Example 1: Basic usage

Set up the necessary configuration files for the analysis, including the paths to the sample data, the chemistry versions, the genome index, the gene annotation file, etc. Run the SeekSoulTools using the following command:

seeksoultools fast run \
--fq1 /path/to/cellline/cellline_R1.fq.gz \
--fq2 /path/to/cellline/cellline_R2.fq.gz \
--samplename demo \
--genomeDir /path/to/GRCh38/star \
--gtf /path/to/GRCh38/genes/genes.gtf \
--rRNAgenomeDir /path/to/hg38_rRNA/star \
--rRNAgtf /path/to/hg38_rRNA/genes/delete_rRNA5.8-18-28_in_rRNA45s.gtf \
--chemistry DD-Q \
--include-introns \
--core 4

Parameter descriptions

Parameters

Descriptions

–fq1

Paths to R1 fastq files.

–fq2

Paths to R2 fastq files.

–samplename

Sample name. A directory will be created named after the sample name in the outdir directory. Only digits, letters, and underscores are supported.

–outdir

Output directory. Default: ./

–genomeDir

The path of the reference genome generated by STAR. The version needs to be consistent with the STAR used by SeekSoulTools.

–gtf

Path to the GTF file for the corresponding species.

–rRNAgenomeDir

The path to the reference genome generated by STAR, which is used for evaluating rRNA portion. The version needs to be consistent with the STAR used by SeekSoulTools.

–rRNAgtf

Path to the GTF file for the corresponding species, which is used for evaluating rRNA portion.

–core

Number of threads used for the analysis

–chemistry

Reagent type, with each type corresponding to a combination of --shift, --pattern, --structure, --barcode, and --sc5p. Available options: DD-Q.
DD-Q corresponds to the SeekOne® DD Single Cell Full-length RNA Sequence Transcriptome-seq Kit.

–skip_misB

If enabled, no base mismatch is allowed for barcode. Default is 1.

–skip_misL

If enabled, no base mismatch is allowed for linker. Default is 1.

–skip_multi

If enabled, discard reads that can be corrected to multiple white-listed barcodes.
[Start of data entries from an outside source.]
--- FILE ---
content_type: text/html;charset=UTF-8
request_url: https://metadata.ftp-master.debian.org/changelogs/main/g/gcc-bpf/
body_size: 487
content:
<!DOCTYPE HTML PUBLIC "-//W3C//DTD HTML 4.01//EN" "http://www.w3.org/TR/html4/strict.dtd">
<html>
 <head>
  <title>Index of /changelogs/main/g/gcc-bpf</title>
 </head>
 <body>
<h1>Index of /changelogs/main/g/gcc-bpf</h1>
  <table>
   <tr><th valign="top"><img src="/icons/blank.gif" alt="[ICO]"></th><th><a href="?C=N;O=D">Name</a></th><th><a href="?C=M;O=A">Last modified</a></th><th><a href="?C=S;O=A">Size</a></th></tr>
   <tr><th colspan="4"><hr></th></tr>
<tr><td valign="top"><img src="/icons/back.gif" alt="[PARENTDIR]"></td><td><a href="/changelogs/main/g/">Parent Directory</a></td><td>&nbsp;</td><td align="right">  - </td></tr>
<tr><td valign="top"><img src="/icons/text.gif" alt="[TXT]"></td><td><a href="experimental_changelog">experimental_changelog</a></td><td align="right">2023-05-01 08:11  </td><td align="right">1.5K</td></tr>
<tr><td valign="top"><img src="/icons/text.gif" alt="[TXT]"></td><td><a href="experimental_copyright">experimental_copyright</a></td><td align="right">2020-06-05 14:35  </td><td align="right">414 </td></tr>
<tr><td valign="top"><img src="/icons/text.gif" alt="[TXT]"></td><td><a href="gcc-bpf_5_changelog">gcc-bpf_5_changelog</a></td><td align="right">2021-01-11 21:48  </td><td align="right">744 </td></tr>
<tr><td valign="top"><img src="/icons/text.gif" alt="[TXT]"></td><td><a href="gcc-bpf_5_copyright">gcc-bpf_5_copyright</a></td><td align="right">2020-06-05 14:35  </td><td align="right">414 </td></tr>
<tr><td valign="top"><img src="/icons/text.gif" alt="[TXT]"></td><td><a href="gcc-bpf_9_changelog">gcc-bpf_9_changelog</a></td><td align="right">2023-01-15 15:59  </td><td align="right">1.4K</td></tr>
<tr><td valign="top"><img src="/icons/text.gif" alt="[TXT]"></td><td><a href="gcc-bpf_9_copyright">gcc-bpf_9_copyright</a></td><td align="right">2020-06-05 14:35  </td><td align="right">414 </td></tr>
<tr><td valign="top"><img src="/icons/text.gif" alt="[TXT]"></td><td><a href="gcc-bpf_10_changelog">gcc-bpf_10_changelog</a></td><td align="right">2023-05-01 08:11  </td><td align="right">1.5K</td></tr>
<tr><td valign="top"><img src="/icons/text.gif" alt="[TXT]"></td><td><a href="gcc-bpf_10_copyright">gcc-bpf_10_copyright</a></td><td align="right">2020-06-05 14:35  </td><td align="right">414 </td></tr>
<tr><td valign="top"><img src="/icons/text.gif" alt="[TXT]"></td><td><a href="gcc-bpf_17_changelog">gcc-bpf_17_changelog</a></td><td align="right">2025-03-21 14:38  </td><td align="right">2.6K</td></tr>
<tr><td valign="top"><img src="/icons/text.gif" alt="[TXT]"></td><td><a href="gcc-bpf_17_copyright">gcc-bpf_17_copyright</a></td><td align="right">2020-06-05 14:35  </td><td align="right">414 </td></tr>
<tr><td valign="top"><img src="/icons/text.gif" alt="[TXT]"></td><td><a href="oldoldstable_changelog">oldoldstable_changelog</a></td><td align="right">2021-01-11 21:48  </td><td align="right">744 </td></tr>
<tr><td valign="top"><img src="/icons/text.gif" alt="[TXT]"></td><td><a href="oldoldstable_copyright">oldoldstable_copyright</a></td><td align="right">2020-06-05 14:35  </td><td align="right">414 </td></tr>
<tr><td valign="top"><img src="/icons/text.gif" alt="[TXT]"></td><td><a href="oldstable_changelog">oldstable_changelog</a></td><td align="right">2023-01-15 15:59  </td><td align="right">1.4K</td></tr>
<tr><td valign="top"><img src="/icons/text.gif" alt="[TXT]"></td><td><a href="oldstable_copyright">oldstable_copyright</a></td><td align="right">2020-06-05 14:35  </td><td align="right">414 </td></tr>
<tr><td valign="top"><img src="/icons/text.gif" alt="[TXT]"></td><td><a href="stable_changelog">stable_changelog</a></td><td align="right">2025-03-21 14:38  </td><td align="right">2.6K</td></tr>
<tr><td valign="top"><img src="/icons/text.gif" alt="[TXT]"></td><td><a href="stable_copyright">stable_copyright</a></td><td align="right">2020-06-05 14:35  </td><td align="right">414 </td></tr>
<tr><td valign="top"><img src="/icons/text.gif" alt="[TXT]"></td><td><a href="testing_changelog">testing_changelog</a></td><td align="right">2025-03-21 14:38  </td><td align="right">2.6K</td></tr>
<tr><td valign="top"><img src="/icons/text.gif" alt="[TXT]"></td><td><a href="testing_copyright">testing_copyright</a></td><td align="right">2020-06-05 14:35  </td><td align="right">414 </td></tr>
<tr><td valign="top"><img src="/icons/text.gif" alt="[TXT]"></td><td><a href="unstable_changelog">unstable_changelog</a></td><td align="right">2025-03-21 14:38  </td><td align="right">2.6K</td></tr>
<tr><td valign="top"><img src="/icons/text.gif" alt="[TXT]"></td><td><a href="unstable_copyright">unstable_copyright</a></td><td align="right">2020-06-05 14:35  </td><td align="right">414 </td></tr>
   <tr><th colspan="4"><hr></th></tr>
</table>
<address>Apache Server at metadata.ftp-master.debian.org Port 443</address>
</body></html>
Barcodes are corrected to the barcode with the highest frequency by default.

–expectNum

Estimated number of captured cells.

–forceCell

When the number of cells obtained from analysis is abnormal, add this parameter with expected value N. SeekSoulTools will select the top N cells based on UMI from high to low.

–include-introns

When disabled, only exon reads are used for quantification. When enabled, intron reads are also used for quantification.

–star_path

Path to another version of STAR for alignment. The version must be compatible with the --genomeDir version. The default --star_path is the STAR in the environment.